In the context of real-time trajectory reconstruction, the proposed system continuously estimates stride length and walking direction in an online manner. As shown in Figure 12, the reconstructed trajectories exhibit stable geometric continuity and strong agreement with the reference paths across all representative scenarios. In the straight-walking test, the reconstructed trajectory aligns closely with the reference path, maintaining a mean horizontal error below 3%, thereby validating the linear scale consistency of the proposed dynamic stride-length model. In the square-turning test, the system accurately captured corner transitions and restored orientation after each turn, confirming the reliability of attitude inference during rotational motion. In the stair-climbing scenario, the reconstructed 3D trajectory successfully represented vertical displacement between floors, with an average height estimation error of approximately 3%. In the crowded-corridor experiment, small lateral deviations caused by passive avoidance and detour behavior were effectively corrected as the system reestablished the main walking direction, demonstrating high robustness under transient gait disturbances. Finally, in the outdoor slope-walking test, the proposed framework maintained directional and scale stability under uneven terrain, further validating its applicability in unstructured environments.

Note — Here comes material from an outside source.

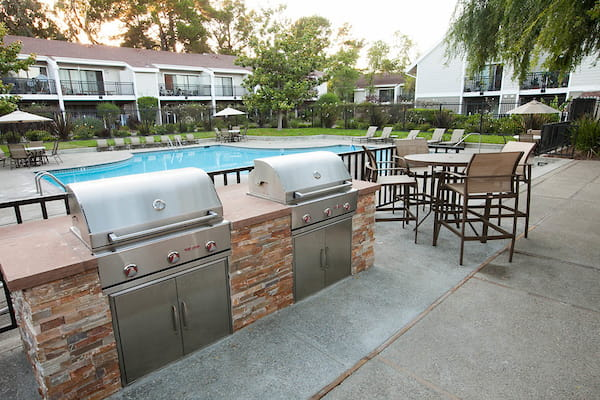BBQs next to the spa and swimming pool area.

3.3. Comparison with Existing IMU-Based PDR Methods

To further evaluate the performance of the proposed method, its experimental accuracy was compared with representative IMU-based pedestrian dead reckoning (PDR) approaches reported in the literature.

Table 1. Comparative analysis of representative PDR methods and the proposed physics-driven IMU-only framework.

Method	Sensor Setup	Learning/Fusion	Planar Error
ZUPT-PDR [35,36]	Foot-mounted IMU	None	3~5%
Adaptive Stride Model [37,38]	Body IMU	None	≈3%
Multi-Sensor Fusion [12,13,14,15,16,17,18,19,20,21]	IMU + GNSS/UWB/LiDAR	EKF/FGO Fusion	<1%
Deep-Learning PDR [39,40,41,42]	IMU + DL	CNN/LSTM/GRU	1~2%
Proposed Method	Single IMU (X-IMU3)	None	<3%

presents a concise summary of the average horizontal and vertical errors achieved by different algorithms under similar conditions. Traditional ZUPT-based systems [35,36] typically maintain planar accuracy within 3–5% over a 100 m path but exhibit significant drift accumulation during vertical transitions. Adaptive stride-length models [37,38] improve horizontal stability, yet their height estimation remains less precise (≈4%) and requires user-dependent calibration. Deep-learning-assisted IMU methods [39,40,41,42] achieve mean horizontal errors below 2%, but at the cost of heavy computation and large training datasets.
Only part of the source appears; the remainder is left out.